Items from a data source:
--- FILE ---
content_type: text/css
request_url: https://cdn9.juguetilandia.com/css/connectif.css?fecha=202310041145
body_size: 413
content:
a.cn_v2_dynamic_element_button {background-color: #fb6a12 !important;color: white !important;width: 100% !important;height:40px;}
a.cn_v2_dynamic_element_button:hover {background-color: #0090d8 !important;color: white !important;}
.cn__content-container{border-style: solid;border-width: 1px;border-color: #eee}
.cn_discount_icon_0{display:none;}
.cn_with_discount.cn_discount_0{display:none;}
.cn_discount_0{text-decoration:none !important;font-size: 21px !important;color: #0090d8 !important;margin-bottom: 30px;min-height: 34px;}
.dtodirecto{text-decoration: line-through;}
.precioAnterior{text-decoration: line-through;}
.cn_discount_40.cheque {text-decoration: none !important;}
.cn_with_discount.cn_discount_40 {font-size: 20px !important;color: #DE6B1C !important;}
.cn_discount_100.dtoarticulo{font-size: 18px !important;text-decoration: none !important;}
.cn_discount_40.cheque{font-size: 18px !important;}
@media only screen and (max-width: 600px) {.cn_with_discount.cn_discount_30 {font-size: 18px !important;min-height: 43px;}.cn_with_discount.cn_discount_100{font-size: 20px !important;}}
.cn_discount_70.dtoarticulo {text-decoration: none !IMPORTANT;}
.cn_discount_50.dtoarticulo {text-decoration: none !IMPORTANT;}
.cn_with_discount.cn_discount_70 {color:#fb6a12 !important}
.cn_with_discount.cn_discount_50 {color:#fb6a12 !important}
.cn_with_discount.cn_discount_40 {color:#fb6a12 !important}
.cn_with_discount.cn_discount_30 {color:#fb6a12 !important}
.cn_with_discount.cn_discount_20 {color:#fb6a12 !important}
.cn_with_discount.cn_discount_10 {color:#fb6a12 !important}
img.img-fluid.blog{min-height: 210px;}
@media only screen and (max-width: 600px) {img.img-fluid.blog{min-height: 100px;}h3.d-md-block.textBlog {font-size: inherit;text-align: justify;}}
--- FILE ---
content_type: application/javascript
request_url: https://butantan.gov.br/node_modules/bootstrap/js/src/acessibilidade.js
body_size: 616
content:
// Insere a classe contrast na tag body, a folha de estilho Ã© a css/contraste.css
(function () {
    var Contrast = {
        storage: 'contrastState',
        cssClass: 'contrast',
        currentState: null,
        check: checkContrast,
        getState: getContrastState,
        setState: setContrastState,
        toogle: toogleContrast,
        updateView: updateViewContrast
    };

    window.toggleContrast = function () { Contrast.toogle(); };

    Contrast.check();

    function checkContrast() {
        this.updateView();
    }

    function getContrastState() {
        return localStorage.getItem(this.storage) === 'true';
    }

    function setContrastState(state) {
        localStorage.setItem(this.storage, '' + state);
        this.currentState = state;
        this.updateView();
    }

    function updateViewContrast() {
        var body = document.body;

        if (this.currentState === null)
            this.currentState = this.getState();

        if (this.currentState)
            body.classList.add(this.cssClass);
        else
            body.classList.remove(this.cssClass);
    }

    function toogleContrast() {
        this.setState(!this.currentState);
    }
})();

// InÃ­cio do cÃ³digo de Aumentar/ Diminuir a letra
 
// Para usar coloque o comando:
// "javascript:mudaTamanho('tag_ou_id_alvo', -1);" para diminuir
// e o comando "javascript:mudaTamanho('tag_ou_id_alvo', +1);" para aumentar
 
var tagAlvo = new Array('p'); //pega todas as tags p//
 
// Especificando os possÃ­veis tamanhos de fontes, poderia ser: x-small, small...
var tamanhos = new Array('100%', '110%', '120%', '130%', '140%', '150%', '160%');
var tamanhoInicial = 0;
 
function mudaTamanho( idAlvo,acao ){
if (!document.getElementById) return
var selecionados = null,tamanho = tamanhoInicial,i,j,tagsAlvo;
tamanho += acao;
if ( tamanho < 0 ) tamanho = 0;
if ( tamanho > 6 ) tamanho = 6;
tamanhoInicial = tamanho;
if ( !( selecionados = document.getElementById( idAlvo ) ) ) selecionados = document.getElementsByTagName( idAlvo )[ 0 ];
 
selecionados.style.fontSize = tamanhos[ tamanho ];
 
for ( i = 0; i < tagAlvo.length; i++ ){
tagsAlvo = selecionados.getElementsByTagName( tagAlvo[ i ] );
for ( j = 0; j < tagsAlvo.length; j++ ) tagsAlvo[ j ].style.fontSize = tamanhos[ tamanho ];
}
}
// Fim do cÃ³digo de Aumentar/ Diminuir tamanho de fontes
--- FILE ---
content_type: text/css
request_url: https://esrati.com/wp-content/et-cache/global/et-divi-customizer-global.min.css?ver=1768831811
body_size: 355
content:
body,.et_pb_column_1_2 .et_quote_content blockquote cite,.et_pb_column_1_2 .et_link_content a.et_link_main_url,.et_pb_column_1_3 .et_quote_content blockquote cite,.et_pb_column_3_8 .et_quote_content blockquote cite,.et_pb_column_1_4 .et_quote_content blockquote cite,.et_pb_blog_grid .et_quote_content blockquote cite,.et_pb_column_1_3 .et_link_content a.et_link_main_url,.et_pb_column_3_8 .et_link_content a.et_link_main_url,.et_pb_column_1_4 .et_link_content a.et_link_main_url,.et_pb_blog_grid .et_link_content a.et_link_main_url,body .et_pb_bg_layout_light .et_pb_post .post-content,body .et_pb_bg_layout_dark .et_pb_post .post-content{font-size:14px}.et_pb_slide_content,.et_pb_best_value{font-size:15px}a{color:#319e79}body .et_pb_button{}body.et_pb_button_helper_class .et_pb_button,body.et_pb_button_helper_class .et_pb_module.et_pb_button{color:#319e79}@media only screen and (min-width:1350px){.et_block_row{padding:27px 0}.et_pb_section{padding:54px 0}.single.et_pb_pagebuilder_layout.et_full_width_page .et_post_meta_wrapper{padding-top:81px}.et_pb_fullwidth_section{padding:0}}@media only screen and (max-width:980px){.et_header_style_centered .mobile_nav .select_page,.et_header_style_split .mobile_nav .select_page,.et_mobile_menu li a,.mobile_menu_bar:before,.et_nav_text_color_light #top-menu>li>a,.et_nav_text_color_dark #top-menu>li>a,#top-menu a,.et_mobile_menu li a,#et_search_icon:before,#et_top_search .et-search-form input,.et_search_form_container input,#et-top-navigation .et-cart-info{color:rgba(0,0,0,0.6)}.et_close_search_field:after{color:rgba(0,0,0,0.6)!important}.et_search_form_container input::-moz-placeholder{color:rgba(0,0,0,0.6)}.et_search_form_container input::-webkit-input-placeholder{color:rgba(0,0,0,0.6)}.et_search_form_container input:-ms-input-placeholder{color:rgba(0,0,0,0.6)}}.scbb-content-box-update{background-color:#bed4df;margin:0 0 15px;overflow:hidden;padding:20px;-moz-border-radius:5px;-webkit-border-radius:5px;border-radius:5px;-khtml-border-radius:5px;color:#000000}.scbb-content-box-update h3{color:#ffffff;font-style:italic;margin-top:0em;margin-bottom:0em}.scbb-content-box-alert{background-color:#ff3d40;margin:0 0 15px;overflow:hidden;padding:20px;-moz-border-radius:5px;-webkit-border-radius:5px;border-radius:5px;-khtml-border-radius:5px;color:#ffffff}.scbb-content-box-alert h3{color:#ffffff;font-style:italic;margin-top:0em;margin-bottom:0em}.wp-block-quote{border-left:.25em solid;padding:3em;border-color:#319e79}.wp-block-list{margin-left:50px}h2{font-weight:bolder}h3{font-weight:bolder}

Assigned task:
Exactly one number is the expected answer: the count of lines in the entries where the word "getState" is found.

Task answer:
2